"Zwycięski biznes"
24.08.2017, 12:59, Maciej Szymkowiak 1079 komentarzy
Piłka nożna jest biznesem i to ogromnym. Arsene Wenger jest jednym z tych trenerów, którzy wiedzą o tym najlepiej. Francuz ma tytuł magistra ekonomii, który zdobył na Uniwersytecie w Strasburgu. Posiadana wiedza pomogła mu przetrwać trudne chwile przenosin z Highbury na Emirates Stadium. Nic więc dziwnego, że podczas tournée po Australii i Chinach doświadczony menadżer rozmawiał z biznesmenami i studentami.
Specjalna grupa w Sydney została zaproszona na Emirates Business Breakfast, gdzie szczęśliwcy mogli porozmawiać z Bossem, spotkać Ivana Gazdisa i przede wszystkim zobaczyć na własne oczy FA Cup.
Arsene, opowiedz nam o swoim dzieciństwie i początkach miłości do piłki nożnej...
Dorastałem w małej wiosce, w pobliżu lokalnego klubu piłkarskiego. W moim życiu ważne były dwie czynności: chodzenie do kościoła i oczywiście słuchanie na okrągło o piłce nożnej. Oglądając drużynę bardzo szybko zdałem sobie sprawę, że potrzeba religii, aby zwyciężać piłkarskie mecze. Postanowiłem, że moją religią będzie piłka nożna. Od tamtego czasu nic się nie zmieniło.
Piłka nożna to dla niektórych religia, ale też biznes. Jaki jest twój etos?

• Co należy zrobić:
Wypisz wiernie fragment tekstu o Arsenie Wengerze, zaczynając od słów „24.08.2017, 12:59, Maciej” i ciągnąc aż do słów „biznesmenami i studentami.”. Pozycje zamieszczone dalej nie mają z tym nic wspólnego.

• Wykaz pozycji:
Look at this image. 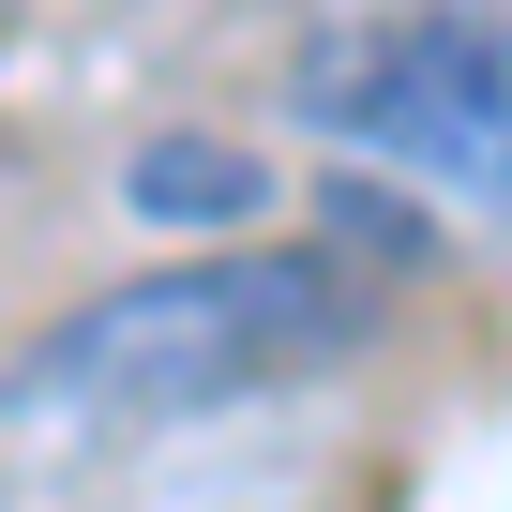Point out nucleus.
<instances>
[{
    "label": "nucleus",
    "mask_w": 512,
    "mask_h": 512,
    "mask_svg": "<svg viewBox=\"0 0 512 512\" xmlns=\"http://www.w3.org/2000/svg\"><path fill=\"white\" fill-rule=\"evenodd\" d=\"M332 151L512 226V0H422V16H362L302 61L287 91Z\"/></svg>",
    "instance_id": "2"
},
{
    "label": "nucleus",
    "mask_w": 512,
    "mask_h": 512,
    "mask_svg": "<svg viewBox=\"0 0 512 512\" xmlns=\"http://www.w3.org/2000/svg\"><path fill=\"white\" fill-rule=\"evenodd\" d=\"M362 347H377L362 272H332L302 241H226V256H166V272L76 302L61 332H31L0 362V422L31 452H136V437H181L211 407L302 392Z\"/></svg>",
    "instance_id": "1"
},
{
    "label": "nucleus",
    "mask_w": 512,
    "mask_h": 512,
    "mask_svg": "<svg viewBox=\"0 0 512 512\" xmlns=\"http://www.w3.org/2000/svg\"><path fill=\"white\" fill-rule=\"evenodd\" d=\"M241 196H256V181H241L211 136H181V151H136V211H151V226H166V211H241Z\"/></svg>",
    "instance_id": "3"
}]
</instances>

* * *

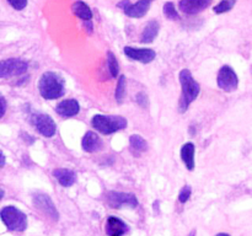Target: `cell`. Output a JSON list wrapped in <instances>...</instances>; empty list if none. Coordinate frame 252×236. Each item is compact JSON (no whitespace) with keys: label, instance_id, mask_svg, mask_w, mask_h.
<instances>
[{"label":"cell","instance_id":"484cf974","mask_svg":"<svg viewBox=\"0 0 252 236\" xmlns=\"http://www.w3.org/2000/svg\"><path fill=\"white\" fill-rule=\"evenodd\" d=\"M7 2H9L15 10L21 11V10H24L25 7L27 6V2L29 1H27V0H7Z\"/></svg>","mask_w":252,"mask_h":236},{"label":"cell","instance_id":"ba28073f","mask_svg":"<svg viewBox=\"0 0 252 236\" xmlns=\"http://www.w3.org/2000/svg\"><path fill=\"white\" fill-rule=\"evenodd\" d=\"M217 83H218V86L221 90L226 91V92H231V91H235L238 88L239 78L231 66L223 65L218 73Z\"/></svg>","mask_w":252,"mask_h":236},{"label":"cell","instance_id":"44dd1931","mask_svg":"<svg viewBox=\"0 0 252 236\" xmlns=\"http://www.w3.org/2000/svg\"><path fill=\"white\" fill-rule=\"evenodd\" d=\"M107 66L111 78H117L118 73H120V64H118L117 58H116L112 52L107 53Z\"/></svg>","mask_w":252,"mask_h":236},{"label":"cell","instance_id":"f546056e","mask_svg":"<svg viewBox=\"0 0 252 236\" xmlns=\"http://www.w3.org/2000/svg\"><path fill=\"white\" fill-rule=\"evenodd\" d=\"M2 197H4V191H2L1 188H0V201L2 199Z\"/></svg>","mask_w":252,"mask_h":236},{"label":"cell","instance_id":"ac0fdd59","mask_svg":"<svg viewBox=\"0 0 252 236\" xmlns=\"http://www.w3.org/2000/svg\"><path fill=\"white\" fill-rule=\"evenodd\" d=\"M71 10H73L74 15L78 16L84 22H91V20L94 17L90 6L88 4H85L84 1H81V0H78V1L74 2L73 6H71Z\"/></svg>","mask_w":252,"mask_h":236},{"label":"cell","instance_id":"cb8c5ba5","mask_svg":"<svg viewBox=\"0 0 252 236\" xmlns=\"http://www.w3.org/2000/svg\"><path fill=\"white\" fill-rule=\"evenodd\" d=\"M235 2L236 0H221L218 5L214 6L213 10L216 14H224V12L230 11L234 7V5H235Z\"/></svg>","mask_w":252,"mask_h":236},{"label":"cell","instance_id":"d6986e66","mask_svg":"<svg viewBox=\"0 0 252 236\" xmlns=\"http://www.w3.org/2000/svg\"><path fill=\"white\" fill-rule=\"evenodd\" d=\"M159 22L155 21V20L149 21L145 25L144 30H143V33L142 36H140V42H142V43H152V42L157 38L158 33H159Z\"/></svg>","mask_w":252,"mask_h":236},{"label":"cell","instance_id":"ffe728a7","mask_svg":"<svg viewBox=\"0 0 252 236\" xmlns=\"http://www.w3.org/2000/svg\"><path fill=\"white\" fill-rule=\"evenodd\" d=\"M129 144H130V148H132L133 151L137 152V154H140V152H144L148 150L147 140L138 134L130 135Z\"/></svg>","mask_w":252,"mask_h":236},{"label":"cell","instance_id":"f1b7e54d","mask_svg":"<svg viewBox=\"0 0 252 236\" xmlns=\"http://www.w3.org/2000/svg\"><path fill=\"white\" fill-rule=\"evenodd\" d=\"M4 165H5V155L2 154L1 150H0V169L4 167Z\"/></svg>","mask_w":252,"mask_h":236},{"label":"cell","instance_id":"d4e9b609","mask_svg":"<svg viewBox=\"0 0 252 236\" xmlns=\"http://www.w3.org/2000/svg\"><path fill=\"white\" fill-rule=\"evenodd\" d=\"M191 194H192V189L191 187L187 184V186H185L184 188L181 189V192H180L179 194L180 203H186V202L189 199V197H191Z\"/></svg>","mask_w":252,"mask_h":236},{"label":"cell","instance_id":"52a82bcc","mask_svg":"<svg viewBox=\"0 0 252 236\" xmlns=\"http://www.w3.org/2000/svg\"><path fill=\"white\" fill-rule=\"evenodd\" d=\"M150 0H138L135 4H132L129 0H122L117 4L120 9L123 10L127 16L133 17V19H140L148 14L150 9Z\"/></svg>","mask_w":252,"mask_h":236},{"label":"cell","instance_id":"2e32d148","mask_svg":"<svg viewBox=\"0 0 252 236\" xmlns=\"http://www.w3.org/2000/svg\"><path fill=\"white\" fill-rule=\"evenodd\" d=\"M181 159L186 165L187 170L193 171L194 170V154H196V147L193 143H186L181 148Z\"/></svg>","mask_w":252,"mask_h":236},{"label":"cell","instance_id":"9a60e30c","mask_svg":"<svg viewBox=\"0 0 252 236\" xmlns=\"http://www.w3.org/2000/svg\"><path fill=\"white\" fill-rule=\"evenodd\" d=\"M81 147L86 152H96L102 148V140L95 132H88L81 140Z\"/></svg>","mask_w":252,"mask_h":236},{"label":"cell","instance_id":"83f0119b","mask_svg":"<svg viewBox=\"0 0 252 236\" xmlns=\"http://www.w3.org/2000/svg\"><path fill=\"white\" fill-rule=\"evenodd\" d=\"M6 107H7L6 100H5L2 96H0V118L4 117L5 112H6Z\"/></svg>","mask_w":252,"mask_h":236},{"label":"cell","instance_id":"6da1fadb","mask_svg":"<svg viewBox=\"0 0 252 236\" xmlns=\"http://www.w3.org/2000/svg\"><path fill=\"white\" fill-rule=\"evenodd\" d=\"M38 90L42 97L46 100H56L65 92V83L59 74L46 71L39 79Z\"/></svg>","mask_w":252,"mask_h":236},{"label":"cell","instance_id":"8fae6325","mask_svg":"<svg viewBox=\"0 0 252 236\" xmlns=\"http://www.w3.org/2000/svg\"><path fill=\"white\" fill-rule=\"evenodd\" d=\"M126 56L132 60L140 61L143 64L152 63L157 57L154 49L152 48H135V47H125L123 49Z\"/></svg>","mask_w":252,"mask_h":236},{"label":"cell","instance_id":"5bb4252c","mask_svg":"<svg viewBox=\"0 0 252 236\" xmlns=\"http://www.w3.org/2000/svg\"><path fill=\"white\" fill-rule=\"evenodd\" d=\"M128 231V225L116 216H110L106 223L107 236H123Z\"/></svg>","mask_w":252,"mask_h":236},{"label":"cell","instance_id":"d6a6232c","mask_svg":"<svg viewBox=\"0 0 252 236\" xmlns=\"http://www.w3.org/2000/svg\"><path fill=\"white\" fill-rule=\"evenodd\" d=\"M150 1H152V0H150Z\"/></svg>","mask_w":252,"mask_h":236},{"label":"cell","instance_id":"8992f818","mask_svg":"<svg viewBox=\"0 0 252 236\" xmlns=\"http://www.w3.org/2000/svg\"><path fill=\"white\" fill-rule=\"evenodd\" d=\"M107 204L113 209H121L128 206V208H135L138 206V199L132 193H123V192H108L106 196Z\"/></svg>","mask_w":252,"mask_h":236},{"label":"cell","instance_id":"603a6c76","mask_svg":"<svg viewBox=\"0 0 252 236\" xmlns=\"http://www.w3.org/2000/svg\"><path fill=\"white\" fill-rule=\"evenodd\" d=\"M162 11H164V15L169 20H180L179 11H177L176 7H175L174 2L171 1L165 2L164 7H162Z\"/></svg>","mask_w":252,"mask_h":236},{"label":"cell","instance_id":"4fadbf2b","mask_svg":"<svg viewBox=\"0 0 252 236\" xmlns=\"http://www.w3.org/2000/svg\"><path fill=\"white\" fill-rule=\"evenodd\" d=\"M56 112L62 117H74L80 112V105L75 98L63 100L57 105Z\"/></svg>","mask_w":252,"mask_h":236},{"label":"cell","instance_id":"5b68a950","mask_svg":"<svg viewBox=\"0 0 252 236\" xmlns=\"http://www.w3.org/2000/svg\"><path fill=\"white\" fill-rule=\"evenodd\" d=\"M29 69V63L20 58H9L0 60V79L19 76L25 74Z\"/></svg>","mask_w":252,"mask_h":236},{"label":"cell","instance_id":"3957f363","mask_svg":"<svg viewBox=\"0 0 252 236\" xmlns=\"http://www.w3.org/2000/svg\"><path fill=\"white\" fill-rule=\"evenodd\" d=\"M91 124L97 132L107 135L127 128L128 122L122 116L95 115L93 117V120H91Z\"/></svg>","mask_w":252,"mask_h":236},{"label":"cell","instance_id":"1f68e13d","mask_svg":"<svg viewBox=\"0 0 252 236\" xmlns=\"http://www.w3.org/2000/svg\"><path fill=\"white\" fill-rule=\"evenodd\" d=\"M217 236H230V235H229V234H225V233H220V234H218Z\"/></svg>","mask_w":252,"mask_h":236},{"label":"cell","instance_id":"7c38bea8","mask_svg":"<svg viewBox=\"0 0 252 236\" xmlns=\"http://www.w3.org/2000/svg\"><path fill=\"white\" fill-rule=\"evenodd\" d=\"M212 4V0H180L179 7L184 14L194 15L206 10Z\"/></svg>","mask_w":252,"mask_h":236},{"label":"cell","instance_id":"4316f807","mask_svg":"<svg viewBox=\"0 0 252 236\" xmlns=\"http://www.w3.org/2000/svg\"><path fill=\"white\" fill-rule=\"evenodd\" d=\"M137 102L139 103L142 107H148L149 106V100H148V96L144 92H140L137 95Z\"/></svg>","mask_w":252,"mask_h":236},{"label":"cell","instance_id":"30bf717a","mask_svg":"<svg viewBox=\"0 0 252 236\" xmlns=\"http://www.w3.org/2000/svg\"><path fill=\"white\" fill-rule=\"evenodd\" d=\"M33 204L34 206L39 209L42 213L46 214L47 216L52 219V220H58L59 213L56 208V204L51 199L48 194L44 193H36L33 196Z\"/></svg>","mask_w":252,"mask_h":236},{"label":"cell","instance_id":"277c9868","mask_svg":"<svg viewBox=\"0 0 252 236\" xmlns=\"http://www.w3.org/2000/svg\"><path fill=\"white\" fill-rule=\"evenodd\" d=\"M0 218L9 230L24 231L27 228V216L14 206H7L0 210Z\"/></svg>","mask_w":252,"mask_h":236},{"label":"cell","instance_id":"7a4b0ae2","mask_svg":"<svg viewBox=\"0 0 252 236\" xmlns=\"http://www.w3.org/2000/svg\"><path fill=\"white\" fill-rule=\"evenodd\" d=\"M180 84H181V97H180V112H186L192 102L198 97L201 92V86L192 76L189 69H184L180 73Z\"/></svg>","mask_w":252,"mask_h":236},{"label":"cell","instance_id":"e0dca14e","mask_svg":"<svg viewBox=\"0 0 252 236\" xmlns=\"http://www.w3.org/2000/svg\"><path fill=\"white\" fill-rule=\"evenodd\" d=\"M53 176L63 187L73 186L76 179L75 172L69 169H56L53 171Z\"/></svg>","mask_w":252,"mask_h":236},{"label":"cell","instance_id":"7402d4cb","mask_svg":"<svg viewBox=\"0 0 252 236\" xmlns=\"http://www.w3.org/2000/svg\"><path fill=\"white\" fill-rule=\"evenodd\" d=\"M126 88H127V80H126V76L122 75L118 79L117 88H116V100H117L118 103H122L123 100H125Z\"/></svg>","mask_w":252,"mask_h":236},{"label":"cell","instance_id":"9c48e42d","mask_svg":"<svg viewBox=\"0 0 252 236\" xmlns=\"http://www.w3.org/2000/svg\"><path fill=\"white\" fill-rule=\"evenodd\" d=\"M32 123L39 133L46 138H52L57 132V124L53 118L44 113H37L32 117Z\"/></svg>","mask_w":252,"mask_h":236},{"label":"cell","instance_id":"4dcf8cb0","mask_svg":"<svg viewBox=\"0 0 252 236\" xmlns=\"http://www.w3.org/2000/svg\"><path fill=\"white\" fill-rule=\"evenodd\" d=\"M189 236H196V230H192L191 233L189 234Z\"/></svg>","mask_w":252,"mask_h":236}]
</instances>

• Wykonane zadanie:
24.08.2017, 12:59, Maciej Szymkowiak 1079 komentarzy
Piłka nożna jest biznesem i to ogromnym. Arsene Wenger jest jednym z tych trenerów, którzy wiedzą o tym najlepiej. Francuz ma tytuł magistra ekonomii, który zdobył na Uniwersytecie w Strasburgu. Posiadana wiedza pomogła mu przetrwać trudne chwile przenosin z Highbury na Emirates Stadium. Nic więc dziwnego, że podczas tournée po Australii i Chinach doświadczony menadżer rozmawiał z biznesmenami i studentami.